KUALA LUMPUR: According to PropertyGuru Malaysia’s Consumer Sentiment Study for the first half of the year, 53% of Malaysians expressed interest in purchasing property in the next year for investment purposes, viewing them as a hedge against inflation.
“As we begin to recover from the pandemic, Malaysians are choosing the housing market as an alternative to the more uncertain stock market,” PropertyGuru country manager Shylendra Nathan says.
The study also found more than half of respondents (55%) expect property prices to increase as Malaysia transitions to an endemic phase.
“Hence, it is no surprise that those who have the means are considering purchasing investment property, especially in this current low-interest-rate environment,” he added.
In January, the Department of Statistics Malaysia noted that the annual inflation rate last year had risen by 2.5% compared with a 1.2% drop in 2020, owing to the increase in fuel prices, and food-supply shortages driven by heavy rains.
The study also noted more Malaysians are considering a property in the outskirts of the city due to factors such as cheaper prices, larger homes, as well as a peaceful and greener environment.
In regard to remote working, one in three Malaysians said they would continue to do so post-pandemic. As such, 79% of respondents believed additional rooms would be vital when developing new properties.
And with the pandemic accelerating the adoption of digitalisation, two out of every three Malaysians said they would be comfortable going online to view and shortlist properties.
Only 10% of Malaysians surveyed were comfortable with purchase functions and processes being made online.

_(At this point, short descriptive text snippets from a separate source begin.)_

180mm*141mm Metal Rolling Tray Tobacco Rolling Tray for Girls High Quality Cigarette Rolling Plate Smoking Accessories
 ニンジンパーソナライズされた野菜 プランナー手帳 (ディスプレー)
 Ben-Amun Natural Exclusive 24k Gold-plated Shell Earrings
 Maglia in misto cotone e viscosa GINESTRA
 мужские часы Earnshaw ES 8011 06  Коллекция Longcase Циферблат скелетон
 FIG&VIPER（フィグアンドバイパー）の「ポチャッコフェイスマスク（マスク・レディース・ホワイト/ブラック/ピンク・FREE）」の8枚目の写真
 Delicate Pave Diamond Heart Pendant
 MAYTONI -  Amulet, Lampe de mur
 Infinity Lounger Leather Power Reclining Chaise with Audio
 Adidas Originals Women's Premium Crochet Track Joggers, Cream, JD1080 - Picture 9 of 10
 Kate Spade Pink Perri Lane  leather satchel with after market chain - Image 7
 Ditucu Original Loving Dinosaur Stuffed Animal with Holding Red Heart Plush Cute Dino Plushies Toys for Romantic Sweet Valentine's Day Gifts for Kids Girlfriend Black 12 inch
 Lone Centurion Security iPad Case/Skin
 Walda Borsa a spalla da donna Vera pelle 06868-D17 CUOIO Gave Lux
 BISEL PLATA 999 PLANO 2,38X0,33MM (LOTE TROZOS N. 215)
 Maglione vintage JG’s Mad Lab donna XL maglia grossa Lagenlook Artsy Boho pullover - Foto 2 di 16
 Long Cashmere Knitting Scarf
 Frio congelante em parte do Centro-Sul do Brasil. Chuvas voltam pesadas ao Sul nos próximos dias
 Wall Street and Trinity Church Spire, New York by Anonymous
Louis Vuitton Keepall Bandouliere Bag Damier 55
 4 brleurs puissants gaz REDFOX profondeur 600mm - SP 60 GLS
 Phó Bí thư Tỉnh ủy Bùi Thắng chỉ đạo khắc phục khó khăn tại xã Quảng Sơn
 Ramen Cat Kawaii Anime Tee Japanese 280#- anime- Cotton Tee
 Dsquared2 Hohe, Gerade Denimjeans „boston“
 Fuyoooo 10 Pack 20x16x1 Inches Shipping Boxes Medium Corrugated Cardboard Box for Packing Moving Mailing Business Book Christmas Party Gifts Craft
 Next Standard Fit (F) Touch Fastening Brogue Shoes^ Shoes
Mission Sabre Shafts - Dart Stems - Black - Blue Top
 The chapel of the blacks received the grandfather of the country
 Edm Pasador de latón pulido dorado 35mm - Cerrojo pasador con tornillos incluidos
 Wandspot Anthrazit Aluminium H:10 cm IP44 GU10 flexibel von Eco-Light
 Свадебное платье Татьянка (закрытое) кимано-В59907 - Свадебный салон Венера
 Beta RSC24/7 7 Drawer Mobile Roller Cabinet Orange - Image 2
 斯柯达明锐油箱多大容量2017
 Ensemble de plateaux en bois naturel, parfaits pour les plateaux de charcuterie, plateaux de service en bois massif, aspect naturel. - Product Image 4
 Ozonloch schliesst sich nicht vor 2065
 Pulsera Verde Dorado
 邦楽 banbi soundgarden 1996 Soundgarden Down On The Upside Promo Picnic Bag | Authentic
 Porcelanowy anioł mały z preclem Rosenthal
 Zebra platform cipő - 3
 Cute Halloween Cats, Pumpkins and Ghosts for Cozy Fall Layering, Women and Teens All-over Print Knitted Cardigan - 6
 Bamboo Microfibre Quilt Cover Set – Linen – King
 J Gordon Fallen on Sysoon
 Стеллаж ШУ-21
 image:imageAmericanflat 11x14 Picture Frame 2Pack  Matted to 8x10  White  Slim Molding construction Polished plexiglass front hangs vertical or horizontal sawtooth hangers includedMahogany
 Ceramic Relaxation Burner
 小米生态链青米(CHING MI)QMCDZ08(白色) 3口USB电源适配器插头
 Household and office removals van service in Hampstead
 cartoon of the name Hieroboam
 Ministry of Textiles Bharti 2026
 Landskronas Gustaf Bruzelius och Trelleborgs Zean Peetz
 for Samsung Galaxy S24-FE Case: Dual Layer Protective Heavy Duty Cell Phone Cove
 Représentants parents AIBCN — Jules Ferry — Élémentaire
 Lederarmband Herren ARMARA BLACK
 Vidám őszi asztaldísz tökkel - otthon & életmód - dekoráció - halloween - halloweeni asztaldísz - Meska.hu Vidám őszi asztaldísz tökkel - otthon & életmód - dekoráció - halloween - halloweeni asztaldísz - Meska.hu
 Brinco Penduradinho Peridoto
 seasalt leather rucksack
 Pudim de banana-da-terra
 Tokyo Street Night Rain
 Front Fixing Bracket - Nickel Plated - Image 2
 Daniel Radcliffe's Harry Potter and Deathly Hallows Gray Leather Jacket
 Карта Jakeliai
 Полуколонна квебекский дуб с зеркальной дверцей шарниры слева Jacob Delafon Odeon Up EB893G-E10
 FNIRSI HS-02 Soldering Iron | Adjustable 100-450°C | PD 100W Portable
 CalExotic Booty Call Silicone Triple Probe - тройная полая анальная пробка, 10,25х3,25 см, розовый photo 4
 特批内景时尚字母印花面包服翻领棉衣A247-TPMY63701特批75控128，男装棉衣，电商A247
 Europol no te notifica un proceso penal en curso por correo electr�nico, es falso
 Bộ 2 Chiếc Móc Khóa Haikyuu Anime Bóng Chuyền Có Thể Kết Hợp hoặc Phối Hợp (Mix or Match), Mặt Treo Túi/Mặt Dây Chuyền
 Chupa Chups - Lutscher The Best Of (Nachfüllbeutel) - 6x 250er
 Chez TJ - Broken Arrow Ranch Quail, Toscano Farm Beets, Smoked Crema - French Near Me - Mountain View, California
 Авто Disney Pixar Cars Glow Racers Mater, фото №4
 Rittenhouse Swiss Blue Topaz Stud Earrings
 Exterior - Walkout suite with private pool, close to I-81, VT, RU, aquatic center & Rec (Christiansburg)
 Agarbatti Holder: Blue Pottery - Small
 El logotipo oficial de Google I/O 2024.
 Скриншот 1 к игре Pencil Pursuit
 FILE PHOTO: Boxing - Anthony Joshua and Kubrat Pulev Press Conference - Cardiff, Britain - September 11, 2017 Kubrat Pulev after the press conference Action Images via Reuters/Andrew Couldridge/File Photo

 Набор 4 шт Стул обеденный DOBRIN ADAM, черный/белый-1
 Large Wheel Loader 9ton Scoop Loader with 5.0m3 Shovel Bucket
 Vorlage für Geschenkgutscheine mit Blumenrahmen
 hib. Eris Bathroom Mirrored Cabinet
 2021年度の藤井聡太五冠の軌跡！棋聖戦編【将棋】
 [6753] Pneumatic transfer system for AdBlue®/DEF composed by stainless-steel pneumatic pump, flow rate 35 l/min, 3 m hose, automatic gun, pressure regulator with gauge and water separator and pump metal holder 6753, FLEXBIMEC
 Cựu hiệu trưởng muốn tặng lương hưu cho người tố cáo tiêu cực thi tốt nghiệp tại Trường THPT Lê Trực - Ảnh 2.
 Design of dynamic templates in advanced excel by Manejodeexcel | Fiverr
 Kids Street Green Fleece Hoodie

Challenges in home ownership
According to the study, government initiatives such as the Home Ownership Campaign (HOC) and loan moratorium benefited prospective homebuyers and current homeowners.
The Real Estate and Housing Developers Association (Rehda) had previously said the HOC contributed to 73,503 residential sales worth RM47.38 billion, after discounts, between June 2020 and September 2021.
As for the loan moratorium, 46% felt it helped with the cost of living, and 26% acknowledged it helped rebuild savings.
However, only 12% were satisfied that the government was doing enough to ensure housing affordability.
Of those surveyed, 47% cited unstable jobs or salaries as the primary hurdle to owning a home. Some 41% said they struggled to afford the down payment, while 37% were unfamiliar with the paperwork required.
More than half of those surveyed hoped the government would extend the maximum home-loan tenure from 35 to 40 years.
“As Malaysians are just starting to get back on their feet and slowly rebuilding buyer confidence, more incentives are needed to help spur the property market,” Shylendra added.